→ Available data
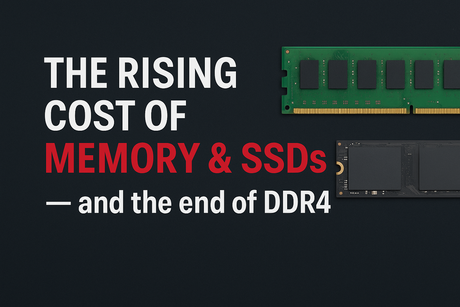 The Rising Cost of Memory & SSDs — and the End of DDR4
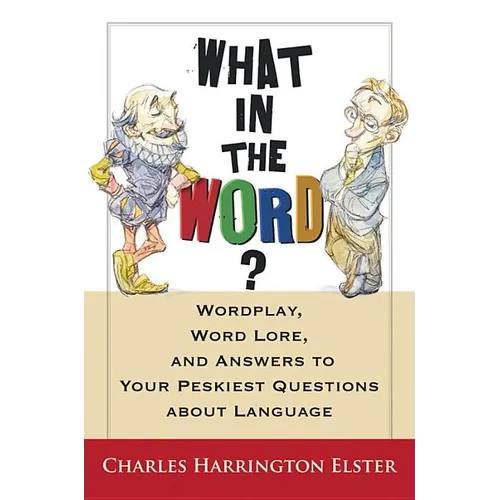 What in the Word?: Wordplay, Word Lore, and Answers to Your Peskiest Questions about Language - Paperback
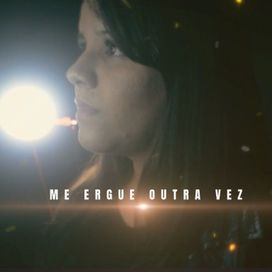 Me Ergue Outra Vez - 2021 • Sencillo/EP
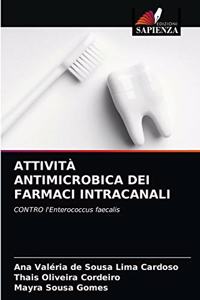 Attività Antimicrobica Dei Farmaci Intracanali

→ What to produce
All of the lines above should be printed exactly, minus the pictures.

→ Solution
 The Rising Cost of Memory & SSDs — and the End of DDR4
 What in the Word?: Wordplay, Word Lore, and Answers to Your Peskiest Questions about Language - Paperback
 Me Ergue Outra Vez - 2021 • Sencillo/EP
 Attività Antimicrobica Dei Farmaci Intracanali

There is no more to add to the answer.